— EXERCISE REQUIREMENTS —
Reproduce, word for word, everything from the line containing "When comparing [246,157]" down to the end of the records.

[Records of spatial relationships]
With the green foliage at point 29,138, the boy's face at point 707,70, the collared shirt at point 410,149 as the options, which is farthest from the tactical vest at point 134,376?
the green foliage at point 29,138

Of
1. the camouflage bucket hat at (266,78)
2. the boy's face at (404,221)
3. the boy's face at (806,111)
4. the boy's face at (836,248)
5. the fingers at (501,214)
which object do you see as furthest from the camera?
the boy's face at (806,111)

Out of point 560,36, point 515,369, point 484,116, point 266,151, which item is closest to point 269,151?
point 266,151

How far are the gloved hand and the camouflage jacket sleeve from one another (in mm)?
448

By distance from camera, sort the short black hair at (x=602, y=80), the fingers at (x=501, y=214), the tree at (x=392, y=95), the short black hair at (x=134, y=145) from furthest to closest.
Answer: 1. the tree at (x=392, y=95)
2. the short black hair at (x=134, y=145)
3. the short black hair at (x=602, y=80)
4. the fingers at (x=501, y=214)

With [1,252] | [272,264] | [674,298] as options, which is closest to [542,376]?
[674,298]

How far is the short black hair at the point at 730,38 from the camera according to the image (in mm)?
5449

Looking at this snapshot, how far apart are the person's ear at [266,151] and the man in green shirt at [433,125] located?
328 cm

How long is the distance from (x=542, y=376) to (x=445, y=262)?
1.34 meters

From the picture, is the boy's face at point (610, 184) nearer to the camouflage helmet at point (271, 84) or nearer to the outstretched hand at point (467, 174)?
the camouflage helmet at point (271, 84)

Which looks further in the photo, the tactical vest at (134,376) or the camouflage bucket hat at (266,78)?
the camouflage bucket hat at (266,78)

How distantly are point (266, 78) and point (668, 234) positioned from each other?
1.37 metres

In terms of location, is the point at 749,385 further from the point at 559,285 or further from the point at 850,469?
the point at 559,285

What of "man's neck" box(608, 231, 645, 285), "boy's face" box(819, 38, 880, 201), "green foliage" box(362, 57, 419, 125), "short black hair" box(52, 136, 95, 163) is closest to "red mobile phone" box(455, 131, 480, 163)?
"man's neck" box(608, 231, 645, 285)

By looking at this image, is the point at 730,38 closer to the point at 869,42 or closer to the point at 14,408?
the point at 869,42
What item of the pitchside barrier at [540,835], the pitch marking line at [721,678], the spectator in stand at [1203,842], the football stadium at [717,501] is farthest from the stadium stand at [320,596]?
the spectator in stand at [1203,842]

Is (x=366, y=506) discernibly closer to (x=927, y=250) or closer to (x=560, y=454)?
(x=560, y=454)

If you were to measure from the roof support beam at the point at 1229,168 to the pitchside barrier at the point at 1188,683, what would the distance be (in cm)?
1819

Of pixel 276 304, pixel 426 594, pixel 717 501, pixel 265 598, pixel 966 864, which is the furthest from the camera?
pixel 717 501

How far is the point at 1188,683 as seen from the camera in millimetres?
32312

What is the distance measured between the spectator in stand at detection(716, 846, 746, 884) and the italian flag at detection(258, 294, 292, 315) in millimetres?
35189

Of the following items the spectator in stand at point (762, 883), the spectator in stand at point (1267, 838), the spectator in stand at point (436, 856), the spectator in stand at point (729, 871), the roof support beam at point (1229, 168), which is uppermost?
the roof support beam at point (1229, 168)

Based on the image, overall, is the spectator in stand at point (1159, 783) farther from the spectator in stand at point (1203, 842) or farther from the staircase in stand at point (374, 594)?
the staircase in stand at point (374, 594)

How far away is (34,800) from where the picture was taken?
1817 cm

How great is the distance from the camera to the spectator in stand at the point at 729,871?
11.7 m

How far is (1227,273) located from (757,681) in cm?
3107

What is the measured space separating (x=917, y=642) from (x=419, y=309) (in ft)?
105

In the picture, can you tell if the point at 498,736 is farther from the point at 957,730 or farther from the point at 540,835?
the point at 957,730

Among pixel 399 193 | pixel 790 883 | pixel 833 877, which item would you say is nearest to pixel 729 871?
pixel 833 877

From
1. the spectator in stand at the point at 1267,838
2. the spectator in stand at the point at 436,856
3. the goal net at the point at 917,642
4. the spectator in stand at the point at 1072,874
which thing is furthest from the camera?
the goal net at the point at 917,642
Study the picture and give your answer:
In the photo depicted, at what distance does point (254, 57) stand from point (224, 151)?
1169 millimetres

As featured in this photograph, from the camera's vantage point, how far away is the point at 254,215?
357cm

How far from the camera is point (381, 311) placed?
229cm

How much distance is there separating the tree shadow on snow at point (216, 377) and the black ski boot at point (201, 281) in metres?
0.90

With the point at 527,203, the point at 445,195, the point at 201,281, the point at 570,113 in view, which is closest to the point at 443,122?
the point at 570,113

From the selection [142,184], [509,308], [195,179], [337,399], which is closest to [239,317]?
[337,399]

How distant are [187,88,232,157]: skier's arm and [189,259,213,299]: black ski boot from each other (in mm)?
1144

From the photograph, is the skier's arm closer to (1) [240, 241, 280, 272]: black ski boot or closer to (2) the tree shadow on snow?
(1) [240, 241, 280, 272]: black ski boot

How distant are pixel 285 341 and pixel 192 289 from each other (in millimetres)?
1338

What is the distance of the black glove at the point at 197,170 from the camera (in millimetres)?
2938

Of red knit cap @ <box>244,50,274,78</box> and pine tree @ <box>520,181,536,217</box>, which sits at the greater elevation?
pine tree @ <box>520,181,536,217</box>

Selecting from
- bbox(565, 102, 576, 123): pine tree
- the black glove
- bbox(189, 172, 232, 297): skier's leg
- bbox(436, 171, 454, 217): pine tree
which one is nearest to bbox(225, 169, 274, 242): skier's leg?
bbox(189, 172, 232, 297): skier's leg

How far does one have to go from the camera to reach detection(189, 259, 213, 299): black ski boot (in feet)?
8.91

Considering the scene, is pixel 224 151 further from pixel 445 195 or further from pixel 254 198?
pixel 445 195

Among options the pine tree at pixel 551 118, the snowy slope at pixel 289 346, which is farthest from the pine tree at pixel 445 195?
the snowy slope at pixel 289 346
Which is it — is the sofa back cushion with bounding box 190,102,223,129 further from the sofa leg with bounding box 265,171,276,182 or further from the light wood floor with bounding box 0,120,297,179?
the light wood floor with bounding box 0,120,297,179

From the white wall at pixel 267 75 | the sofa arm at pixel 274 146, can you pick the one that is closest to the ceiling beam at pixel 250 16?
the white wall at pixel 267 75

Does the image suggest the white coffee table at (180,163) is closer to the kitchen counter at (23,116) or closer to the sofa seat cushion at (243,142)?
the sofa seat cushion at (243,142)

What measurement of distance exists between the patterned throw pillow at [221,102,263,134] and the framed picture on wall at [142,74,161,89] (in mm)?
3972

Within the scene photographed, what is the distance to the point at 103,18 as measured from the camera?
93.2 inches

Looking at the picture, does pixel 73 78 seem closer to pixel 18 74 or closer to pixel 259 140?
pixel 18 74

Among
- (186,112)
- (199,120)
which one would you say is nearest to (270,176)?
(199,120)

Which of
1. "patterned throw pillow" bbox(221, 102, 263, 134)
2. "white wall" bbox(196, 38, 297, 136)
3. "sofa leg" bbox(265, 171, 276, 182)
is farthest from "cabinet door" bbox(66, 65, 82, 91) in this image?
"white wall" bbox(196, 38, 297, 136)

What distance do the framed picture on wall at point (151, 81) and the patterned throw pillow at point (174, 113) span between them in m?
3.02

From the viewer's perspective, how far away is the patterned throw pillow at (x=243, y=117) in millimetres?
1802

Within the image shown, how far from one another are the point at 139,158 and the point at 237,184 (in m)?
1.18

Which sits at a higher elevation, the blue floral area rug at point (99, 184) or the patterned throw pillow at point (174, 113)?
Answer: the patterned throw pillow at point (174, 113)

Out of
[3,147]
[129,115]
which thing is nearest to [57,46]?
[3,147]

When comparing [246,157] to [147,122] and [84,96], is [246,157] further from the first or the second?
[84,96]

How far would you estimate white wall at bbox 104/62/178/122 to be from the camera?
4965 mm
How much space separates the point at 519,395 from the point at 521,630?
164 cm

— FINAL RESULT —
When comparing [246,157] to [147,122] and [84,96], is [246,157] further from the first or the second?
[84,96]

How far would you estimate white wall at bbox 104/62/178/122 to be from the camera?
4965 mm
How much space separates the point at 519,395 from the point at 521,630?
164 cm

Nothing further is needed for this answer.